======== Fragmento para leer ========

El conde Tolstoi, que es uno de los más grandes novelistas de la historia, y que sin embargo no ganó jamás el Premio Nobel a causa de la mezquindad ajena, solía decir que el hombre adquiere dimensiones verdaderamente universales cuando aprende a describir su aldea. El concepto del mundo no consiste en conocer de memoria la dirección de las tiendas de modas de París ni en desenvolverse por las callejuelas de Nueva York como pez en el agua, sino en tener la sensibilidad suficiente para transmitirles la vida de Tocancipá a quienes nunca han visto ese pueblo. El universo, al fin y al cabo, no es un catálogo de agencia de turismo.
Hay un ejemplo manido, trillado, manoseado, desgastado por el uso y el abuso, pero sigue siendo el mejor de todos: se trata, naturalmente, de Macondo, esa insuperable versión bananera de la "aldea universal" de Huxley, donde conviven como en una retorta las pasiones, los amores y rencores, la grandeza y el esperpento, lo miserable y lo sublime, la fauna humana suelta sobre la tierra con sus defectos y virtudes. Generalmente ganan las virtudes, no sólo en las malas películas sino en la realidad, y por eso sobrevive la especie. Lo contrario sería como darle la razón para siempre a la alegoría bíblica sobre Sodoma y Gomorra. Como admitir que estamos condenados, irremediablemente, a un baño de fuego y de azufre. A desaparecer. Jenofonte decía que el hombre casi siempre es más bueno que malo, no tanto por motivos morales, sino por instinto de conservación.
Ya sé que hoy amanecí sombrío. Meditabundo. Y que este cuento va saliendo muy solemne y rebuscado. Pero es que estoy triste. Una preocupación me cruza, como un ramalazo, por la cabeza. Resulta que desde hace mucho tiempo abandoné la vida social. Salí corriendo, como ánima en pena, de fiestas y celebraciones; Después de asistir a todos los cocteles, a cuanto jolgorio se presentaba, a bares y cantinas, terminé descubriendo que el único lugar placentero que hay en esta vida es la casa de uno, la cama de uno, la toalla de uno, la familia de uno, la mesa de uno.
Esa existencia de anacoreta tiene, sin embargo, algunas desventajas para quien vive de las noticias, del diálogo con la gente de la comunicación. Grandes primicias han salido de un coctel aburrido. Fue por eso que decidí volver a ciertos convites y determinadas reuniones.
Y ahora lo lamento. Me arrepiento. Porque veo que este país está perdiendo algo que parecía natural y que se daba por descontado: es lo que las abuelas y los decretos de los alcaldes llamaban "las buenas costumbres".
En un ágape departen algunas personas. Conversan un senador, una señora decente, dos periodistas y un gerente bancario. Me acerco a ese grupito para compartir la charla.
-Ese es el tipo más inteligente de Colombia -dice uno de ellos, refiriéndose a alguien que no identifico-.
-No sólo inteligente sino genial -agrega otro contertulio- Deberían nombrarlo ministro de Hacienda.

======== Datos proporcionados ========

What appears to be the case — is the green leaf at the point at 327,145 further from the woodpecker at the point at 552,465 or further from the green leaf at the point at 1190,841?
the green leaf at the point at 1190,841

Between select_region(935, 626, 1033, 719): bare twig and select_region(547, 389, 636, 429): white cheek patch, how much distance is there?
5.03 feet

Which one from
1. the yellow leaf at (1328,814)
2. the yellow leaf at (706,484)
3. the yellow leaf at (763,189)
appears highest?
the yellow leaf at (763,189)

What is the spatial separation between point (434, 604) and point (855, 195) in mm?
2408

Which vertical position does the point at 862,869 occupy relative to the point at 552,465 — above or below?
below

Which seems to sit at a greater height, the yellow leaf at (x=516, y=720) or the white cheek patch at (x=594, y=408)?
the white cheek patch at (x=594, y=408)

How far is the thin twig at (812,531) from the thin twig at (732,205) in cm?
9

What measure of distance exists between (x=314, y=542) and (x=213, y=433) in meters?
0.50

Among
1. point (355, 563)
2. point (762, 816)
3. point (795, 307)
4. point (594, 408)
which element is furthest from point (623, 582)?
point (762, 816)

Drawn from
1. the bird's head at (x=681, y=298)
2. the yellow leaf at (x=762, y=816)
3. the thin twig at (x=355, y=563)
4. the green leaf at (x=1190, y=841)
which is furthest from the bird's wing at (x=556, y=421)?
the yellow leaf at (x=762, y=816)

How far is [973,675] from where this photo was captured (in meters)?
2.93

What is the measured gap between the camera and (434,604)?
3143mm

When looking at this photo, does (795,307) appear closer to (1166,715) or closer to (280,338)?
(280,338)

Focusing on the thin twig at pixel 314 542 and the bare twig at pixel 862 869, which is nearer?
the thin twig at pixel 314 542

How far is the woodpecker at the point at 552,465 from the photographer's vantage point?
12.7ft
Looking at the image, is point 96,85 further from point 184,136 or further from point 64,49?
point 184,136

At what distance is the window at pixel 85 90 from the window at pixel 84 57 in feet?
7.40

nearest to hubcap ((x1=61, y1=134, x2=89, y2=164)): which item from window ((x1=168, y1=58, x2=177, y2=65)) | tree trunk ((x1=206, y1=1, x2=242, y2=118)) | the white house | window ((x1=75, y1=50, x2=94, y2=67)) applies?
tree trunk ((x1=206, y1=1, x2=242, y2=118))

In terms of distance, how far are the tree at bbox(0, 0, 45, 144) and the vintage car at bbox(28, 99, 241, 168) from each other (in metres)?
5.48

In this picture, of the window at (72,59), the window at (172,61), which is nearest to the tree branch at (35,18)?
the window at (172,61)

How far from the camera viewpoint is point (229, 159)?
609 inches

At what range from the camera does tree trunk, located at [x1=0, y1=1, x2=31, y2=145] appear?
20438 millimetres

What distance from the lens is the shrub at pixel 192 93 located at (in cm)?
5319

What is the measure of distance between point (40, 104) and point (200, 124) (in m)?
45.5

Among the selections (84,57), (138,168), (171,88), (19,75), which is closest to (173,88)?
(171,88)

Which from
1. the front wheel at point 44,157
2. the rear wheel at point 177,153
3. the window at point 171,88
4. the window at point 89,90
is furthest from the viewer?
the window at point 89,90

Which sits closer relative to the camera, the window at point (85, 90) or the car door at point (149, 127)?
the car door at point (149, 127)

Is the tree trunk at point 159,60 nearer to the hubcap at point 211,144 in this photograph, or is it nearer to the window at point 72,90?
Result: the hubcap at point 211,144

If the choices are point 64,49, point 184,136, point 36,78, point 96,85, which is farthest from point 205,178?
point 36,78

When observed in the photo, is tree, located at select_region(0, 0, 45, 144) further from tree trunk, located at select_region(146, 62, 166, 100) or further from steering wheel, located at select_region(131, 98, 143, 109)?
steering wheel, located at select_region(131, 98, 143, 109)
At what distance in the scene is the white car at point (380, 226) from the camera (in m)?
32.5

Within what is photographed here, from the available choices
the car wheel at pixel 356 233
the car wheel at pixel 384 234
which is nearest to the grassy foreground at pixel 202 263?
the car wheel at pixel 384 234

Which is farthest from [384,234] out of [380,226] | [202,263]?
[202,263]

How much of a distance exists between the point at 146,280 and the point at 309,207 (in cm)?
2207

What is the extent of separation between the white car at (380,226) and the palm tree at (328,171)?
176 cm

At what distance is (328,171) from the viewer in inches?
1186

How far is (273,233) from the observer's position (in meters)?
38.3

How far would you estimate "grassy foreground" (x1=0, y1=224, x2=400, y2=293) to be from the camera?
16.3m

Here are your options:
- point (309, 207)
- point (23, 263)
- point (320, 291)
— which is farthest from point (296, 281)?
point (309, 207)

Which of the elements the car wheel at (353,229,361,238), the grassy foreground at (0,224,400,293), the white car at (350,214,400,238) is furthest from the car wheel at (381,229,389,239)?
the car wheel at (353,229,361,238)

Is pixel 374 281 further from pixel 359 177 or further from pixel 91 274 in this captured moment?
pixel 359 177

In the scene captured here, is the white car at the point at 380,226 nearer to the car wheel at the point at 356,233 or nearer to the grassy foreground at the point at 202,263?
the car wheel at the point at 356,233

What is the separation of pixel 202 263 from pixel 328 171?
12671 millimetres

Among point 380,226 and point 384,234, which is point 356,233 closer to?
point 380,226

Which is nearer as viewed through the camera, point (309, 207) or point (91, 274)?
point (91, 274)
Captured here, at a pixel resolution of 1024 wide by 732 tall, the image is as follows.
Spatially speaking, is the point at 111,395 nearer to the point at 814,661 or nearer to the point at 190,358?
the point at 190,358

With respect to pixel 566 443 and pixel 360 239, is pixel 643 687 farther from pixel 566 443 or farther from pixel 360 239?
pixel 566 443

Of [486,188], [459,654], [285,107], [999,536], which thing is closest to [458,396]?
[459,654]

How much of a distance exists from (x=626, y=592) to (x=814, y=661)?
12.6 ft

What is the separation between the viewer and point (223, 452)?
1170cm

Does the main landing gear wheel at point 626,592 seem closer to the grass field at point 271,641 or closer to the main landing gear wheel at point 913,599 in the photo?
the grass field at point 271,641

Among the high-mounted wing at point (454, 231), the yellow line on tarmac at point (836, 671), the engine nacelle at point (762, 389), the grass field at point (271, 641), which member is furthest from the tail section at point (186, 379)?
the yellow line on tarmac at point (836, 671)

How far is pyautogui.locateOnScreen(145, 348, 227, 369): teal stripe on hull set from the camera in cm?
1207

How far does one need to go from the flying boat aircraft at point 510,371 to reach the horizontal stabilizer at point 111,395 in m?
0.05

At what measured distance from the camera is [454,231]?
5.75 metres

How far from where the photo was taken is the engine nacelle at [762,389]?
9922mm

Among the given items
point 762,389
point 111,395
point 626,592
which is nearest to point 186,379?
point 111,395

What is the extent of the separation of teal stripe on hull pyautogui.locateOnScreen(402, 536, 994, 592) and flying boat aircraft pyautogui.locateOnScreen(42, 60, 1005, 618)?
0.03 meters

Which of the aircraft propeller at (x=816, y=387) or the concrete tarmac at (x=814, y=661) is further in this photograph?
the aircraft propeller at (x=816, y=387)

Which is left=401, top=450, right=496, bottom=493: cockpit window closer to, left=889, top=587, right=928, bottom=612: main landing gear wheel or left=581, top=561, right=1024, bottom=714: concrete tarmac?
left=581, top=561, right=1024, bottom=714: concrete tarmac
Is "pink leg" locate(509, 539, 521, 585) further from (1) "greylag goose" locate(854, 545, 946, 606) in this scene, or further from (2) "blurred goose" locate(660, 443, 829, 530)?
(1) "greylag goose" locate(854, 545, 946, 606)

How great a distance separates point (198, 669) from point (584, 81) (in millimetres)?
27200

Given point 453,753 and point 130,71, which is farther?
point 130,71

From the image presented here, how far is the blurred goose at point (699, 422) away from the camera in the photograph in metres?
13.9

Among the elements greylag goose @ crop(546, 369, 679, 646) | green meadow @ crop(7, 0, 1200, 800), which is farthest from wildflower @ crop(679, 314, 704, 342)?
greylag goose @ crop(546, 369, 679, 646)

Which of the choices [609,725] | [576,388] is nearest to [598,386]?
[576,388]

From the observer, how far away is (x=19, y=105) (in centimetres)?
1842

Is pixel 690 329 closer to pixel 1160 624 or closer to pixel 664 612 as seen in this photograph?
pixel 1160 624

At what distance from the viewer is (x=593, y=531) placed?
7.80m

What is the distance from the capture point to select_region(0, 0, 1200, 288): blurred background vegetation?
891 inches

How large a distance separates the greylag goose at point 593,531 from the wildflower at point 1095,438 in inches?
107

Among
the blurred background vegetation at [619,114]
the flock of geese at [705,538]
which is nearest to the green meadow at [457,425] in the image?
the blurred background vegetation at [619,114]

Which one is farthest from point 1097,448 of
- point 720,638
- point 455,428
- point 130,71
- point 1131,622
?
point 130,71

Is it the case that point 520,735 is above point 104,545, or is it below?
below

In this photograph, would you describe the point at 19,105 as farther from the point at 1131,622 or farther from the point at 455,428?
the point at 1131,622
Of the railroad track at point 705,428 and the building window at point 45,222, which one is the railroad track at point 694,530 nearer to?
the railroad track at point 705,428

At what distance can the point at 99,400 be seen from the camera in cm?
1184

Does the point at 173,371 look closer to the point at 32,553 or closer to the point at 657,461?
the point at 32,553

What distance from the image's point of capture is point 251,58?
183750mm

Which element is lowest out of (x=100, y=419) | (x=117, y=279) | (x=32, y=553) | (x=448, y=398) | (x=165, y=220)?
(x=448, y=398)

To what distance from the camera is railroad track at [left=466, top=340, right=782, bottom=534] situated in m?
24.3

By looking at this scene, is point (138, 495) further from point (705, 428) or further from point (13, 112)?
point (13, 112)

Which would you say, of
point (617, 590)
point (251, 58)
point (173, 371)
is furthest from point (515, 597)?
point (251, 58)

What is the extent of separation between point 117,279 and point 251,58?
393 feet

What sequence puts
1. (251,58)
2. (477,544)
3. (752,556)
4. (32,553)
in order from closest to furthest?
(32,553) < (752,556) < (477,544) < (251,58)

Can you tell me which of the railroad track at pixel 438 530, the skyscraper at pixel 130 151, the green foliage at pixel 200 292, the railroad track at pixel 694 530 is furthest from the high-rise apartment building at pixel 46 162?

========

▶ Qué hacer
- 1) En el fragmento, ¿qué solía decir el conde Tolstoi sobre cuándo adquiere el hombre dimensiones verdaderamente universales?
- 2) Enumera todo lo que el fragmento presenta, con la fórmula "de uno", como el único lugar placentero que hay en esta vida.
- 3) Continúa, por favor, el fragmento sobre las buenas costumbres a partir de su última línea.

▶ Resultados por tarea
- 1) Que el hombre adquiere dimensiones verdaderamente universales cuando aprende a describir su aldea.

- 2) La casa de uno, la cama de uno, la toalla de uno, la familia de uno y la mesa de uno.

- 3)
-De acuerdo -añade un tercero, con un vaso de whisky-. Ese Soto Prieto es el tipo más importante del país.
Saludo brevemente y me retiro. Más allá, en medio de murmullos, otros invitados hablan de un amigo común, que fue un ministro importantísimo hace pocos años, que fue también gobernador y parlamentario.
-Le embargaron la casa -chismosea una muchacha- el banco se la va a quitar porque debe un millón de pesos.
-¡Qué tipo tan pendejo ese! -sentencia un banquero-. Llegar a semejantes posiciones y salir sin un centavo...
-Sí, señor -agrega alguien-. Se merece su suerte.
Disimuladamente voy poniendo mi vaso en un aparador y desaparezco. Gano la calle y me pongo a reflexionar mientras marcho a mi casa. ¿De manera que eso es lo que piensa la gente? ¿De modo que ahora, como en el tango de Discépolo, los ladrones nos han igualado y da lo mismo ser derecho que traidor?
Ahora comprenderan ustedes por qué ando sombrío y melancólico. La admiración se reserva ahora para prodigársela a quienes delinquen, al que se apropia de lo ajeno, al que se alza con lo que no es suyo. Y el idiota, el majadero, el pobre diablo, es el otro. La honradez ya no es una virtud sino una lacra. Es una carga pesada. Es un lastre.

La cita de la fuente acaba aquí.